--- Passage ---

The global properties of the graph can be, for example, the total number of edges or the total number of nodes.

We can deduce from Definitions 2 and 3 that a linear criterion cannot be locally balanced and based on a null model at the same time.

In the particular case where \(\bar{\phi }\) decreases with the size of the network, it becomes negligible for large graphs. As explained previously, if this term tends towards zero, the optimization of the criterion will tend to group the nodes more easily. For instance, a single edge between two sub-graphs would be interpreted by the criterion as a sign of a strong correlation between the two clusters, and optimizing the criterion would lead to the merge of the two clusters. Such a criterion is said to have a resolution limit.

The resolution limit was introduced by Fortunato and Barthelemy (2006), where the authors studied the resolution limit of the modularity of Newman-Girvan. They demonstrated that modularity optimization may fail to identify modules smaller than a given size which depends on global characteristics of the graph. Even weakly interconnected complete sub-graphs—the best identifiable communities—would be merged by this kind of optimization criteria if the network is sufficiently large. According to Kumpula et al. (2007) the resolution limit is present in any modularization criterion based on global optimization of intra-cluster edges and extra-community links and on a comparison to any null model.

In Sect. 4, we will show how criteria having a resolution limit fail to detect certain groups of densely connected nodes.

---

**Required work:**
Answer these questions about the passage on the resolution limit:
1. What two global properties of a graph does the passage offer as examples?
2. Who introduced the resolution limit, and in what year?
3. In which section will criteria having a resolution limit be shown to fail to detect certain groups of densely connected nodes?
Rely only on the passage about the resolution limit.

--- Stored rows ---

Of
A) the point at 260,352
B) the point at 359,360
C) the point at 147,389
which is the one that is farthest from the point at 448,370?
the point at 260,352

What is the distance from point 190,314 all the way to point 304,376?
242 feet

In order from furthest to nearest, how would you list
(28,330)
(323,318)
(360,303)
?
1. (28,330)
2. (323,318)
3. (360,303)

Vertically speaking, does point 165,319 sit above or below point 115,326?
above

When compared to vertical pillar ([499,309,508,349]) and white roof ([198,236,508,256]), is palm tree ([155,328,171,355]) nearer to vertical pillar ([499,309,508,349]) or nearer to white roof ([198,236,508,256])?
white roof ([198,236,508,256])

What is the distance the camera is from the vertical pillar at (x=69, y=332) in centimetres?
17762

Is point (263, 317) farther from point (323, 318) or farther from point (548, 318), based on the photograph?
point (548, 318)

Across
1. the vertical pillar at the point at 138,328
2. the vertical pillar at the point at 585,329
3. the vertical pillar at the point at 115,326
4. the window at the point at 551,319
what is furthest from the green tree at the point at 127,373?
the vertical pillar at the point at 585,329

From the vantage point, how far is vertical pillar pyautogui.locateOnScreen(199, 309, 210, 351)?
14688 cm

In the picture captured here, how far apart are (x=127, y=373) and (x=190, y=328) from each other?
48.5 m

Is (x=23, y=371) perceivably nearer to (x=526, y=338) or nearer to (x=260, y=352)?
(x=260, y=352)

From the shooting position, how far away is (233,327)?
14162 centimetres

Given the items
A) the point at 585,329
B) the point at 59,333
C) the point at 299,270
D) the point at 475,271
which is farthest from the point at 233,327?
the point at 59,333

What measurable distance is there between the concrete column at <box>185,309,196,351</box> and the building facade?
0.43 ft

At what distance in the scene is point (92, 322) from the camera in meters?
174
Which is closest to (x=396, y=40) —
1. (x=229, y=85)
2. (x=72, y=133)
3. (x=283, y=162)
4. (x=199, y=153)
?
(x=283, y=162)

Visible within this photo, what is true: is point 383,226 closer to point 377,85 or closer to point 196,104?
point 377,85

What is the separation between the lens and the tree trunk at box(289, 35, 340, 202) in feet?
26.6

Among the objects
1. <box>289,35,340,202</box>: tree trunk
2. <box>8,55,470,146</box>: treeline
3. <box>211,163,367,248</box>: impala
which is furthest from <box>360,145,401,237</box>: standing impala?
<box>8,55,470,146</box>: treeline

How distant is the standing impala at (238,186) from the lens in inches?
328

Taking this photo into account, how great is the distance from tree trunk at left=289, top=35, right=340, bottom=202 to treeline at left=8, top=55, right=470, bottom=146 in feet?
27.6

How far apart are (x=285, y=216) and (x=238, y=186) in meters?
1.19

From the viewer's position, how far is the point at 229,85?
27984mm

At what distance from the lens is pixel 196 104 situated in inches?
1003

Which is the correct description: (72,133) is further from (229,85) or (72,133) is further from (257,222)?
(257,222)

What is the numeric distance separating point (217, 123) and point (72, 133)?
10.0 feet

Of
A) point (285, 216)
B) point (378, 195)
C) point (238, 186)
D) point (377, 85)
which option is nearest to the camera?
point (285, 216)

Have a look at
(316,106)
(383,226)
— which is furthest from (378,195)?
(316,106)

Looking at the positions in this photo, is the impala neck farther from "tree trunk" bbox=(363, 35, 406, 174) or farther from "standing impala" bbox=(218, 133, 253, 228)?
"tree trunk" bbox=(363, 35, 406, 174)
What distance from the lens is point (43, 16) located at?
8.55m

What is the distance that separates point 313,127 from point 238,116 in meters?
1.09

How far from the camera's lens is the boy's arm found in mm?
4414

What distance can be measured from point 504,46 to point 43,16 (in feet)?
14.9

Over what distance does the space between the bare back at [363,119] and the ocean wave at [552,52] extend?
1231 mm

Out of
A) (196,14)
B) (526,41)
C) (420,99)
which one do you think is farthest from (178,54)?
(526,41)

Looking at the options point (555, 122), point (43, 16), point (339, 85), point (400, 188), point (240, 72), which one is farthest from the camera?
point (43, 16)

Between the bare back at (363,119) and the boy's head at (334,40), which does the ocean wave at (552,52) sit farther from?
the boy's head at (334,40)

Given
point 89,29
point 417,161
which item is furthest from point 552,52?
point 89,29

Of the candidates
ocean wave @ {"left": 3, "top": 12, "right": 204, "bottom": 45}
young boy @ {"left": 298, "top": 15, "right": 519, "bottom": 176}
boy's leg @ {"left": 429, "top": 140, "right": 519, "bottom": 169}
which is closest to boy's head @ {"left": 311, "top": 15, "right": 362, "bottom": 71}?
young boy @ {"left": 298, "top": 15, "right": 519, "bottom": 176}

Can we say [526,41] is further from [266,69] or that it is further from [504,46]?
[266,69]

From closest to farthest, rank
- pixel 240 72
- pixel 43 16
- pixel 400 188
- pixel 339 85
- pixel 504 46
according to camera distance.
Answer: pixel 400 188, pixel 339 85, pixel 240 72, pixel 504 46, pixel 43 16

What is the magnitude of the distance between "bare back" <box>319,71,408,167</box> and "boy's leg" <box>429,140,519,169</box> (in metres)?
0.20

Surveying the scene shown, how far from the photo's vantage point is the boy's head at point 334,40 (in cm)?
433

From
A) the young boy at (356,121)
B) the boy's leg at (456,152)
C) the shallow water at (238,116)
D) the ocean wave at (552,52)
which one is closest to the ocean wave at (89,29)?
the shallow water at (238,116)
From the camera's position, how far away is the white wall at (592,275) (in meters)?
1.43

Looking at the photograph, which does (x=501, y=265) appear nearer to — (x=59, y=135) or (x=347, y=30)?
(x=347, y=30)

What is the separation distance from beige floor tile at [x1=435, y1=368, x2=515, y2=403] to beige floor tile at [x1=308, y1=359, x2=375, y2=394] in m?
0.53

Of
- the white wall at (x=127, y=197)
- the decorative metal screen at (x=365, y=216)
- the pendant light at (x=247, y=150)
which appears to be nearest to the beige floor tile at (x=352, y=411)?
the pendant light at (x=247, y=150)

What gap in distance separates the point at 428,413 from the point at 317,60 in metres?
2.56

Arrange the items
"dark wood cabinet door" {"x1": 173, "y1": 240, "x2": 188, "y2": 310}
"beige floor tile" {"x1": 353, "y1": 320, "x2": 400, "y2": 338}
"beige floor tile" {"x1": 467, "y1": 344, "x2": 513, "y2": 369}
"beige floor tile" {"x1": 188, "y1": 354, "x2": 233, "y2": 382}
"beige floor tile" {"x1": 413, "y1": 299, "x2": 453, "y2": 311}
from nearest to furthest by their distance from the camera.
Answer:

---

**Solution for this task:**
1. The total number of edges and the total number of nodes.
2. Fortunato and Barthelemy, in 2006.
3. Section 4.